Der allerletzte Slot bleibt natürlich dem absoluten Highlight vorbehalten – und das sind GNAWA DIFFUSION aus Grenoble. Hatte Hamid El Kasri zwei Tage vorher eine eher traditionelle Gnawa-Version abgeliefert, gehen GNAWA DIFFUSION einen Weg, der sich schon bei vielen anderen Bands als besonders interessant erwiesen hat: Die Kreuzung zweier vorher so nicht verbundener Stile. Ursprünglicher Gnawasound wird hier mit Reggae und Dancehall gekreuzt und was dabei raus kommt, ist ein sehr cooler Crossover. Gegründet hat Sänger Amazigh Kateb, der auch die Gimbri spielt, schon 1992. Bis 2007 wurden acht Platten veröffentlicht, die auch in Europa auf viel Beachtung gestoßen sind. Danach war fürs erste Schluss, allerdings fand man 2012 wieder zusammen.
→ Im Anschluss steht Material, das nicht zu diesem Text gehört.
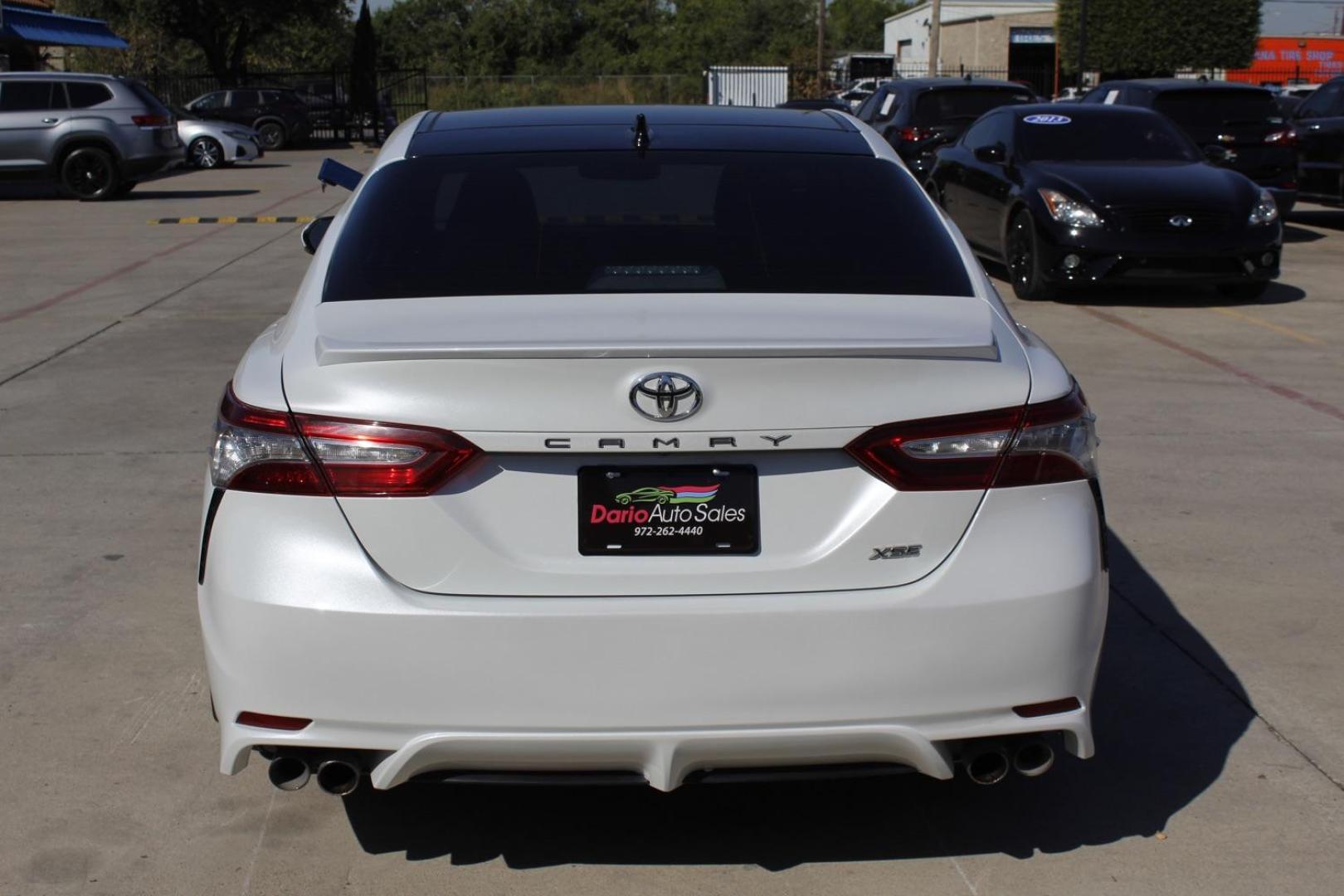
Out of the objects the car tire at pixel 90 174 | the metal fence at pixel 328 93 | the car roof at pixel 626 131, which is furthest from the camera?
the metal fence at pixel 328 93

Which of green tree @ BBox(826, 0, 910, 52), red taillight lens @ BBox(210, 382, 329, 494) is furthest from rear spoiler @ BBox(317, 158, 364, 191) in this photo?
green tree @ BBox(826, 0, 910, 52)

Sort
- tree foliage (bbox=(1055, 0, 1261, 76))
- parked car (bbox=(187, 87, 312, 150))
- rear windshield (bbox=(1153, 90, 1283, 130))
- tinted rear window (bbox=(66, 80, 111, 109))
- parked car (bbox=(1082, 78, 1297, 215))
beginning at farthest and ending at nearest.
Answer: tree foliage (bbox=(1055, 0, 1261, 76)) < parked car (bbox=(187, 87, 312, 150)) < tinted rear window (bbox=(66, 80, 111, 109)) < rear windshield (bbox=(1153, 90, 1283, 130)) < parked car (bbox=(1082, 78, 1297, 215))

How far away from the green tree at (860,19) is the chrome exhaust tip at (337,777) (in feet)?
451

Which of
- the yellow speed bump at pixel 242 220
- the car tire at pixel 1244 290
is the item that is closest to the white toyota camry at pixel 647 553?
the car tire at pixel 1244 290

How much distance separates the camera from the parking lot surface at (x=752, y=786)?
352cm

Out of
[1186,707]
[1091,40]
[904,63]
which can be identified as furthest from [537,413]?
[904,63]

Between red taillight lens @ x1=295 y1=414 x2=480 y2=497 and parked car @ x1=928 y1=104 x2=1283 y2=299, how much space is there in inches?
377

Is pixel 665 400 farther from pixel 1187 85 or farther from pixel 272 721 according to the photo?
pixel 1187 85

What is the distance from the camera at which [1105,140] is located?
1328cm

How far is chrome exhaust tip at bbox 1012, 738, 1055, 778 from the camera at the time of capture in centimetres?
328

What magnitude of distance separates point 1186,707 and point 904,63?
83.9 m

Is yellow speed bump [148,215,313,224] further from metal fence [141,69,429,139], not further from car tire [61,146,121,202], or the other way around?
metal fence [141,69,429,139]

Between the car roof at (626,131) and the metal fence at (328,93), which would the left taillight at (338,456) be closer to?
the car roof at (626,131)

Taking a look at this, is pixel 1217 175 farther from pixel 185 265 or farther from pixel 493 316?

Von der Idee fühlte ich mich ein wenig an diversen Kooperationen erinnernd, die Fermin Muguruza zuweilen auf die Beine stellt, nur halt eben ohne Punkrock-Faktor dabei. Live sind GNAWA DIFFUSION jedenfalls eine großartige Band, die lustigerweise auch ein paar beinharte Casablanca-Punks in ihren Ramones/Misfits-Kutten zum Tanzen bringt. Und dann? Dann ist es vorbei, das ganze Festival. Draußen herrscht wieder Stille in einer warmen Septembernacht. Nur im Radiozelt wird noch lange Zeit bei Red Bull und Kif mit Amazigh Kateb über GNAWA DIFFUSION geredet. Das Stadion leert sich, die Crew macht sich langsam an den Abbau. Und ich? Mache mich, das Lied von Grizzly Adams pfeifend, angesichts des frühen Flugs am nächsten Morgen ganz brav zeitig auf den Weg ins Hotel.